The Pontiff of the Catholic Church amended the law of the Catholic Church to explicitly criminalize the sexual abuse of adults by priests who abuse their authority and to say that lay people who hold ecclesiastical office can also be punished for crimes. similar sex crimes.

The secretary of the Pontifical Council for the Interpretation of Legal Texts, Monsignor Juan Ignacio Arrieta Ochoa de Chinchetru, underlined that the text now contains an adequate specification of the penal rules which did not exist previously, to give a precise and certain direction to those who should apply them. Are introduced in the Code “some penalties which had already been outlined by the Congregation for the Doctrine of the Faith and other dicasteries, suggestions on what was not until now a crime, the obligation to denounce the crimes in the case of specific persons. “

The document, he said, pays particular attention “to crimes of a heritage nature with an obligation to repair, repair the damage and restore”. “In the field of minors, fundamental was the displacement of this crime from the special obligations of clerics, in the category in which are also the crime of homicide, the crime of abortion and crimes against life, liberty and dignity. of the person.

The most significant changes are contained in two articles, 1395 and 1398, which aim to fill the gaps in the church‘s handling of sexual abuse.
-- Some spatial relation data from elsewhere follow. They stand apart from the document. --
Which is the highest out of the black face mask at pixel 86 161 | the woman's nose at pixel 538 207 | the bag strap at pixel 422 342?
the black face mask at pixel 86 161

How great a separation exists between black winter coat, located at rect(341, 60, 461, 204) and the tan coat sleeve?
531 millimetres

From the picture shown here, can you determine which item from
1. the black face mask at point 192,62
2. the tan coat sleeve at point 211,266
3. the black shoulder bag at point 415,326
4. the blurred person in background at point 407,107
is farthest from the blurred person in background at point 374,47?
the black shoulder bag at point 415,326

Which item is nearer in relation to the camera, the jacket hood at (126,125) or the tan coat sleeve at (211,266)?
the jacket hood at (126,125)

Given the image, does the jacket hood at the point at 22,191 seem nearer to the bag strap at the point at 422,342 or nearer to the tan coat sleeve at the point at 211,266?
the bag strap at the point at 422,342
The law recognizes that adults, and not just children, can be victims of priests who abuse their authority. The reviews also say that lay people in church positions, such as school principals or ward economists, can be punished for mistreating minors as well as adults.
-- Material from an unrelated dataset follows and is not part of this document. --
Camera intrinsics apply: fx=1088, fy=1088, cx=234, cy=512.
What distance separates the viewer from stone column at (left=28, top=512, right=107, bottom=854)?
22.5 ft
“A cleric living in concubinage, except in the case mentioned in can. 1394, and a cleric who continues in some other outward sin against the scandalous sixth commandment of the Decalogue, should be punished with suspension. To this, other penalties may be gradually added if after a warning he persists in the offense until he can eventually be removed from the clerical state.

A clergyman who has offended in another way the sixth commandment of the Decalogue, if the offense was committed in public, will be punished with just penalties, not excluding the dismissal of the clerical state if the case justifies it.

A cleric who by force, threats or abuse of his authority violates the sixth commandment of the Decalogue or forces someone to perform or submit to sexual acts must be punished.

The Vatican has also criminalized priests who “treat” minors or vulnerable adults to force them to engage in pornography. This update marks the first time that Church law has officially recognized as a criminal act the method used by sexual predators to establish relationships with victims they target for sexual exploitation.

“A cleric is punished by dismissal and other just penalties, without excluding, where appropriate, the dismissal of the clerical state if he:

  1. commits an infraction of the sixth commandment of the Decalogue with a minor or with a person who habitually has an imperfect use of reason or with a person to whom the law recognizes equal protection.
  2. prepares or incites a minor or a person who habitually has an imperfect use of reason or to whom the law recognizes equal protection to expose himself for pornographic purposes or to participate in pornographic exhibitions, real or simulated.
  3. immorally acquires, preserves, exhibits or distributes, in any manner and by any technology whatsoever, pornographic images of minors or of persons habitually having an imperfect use of reason.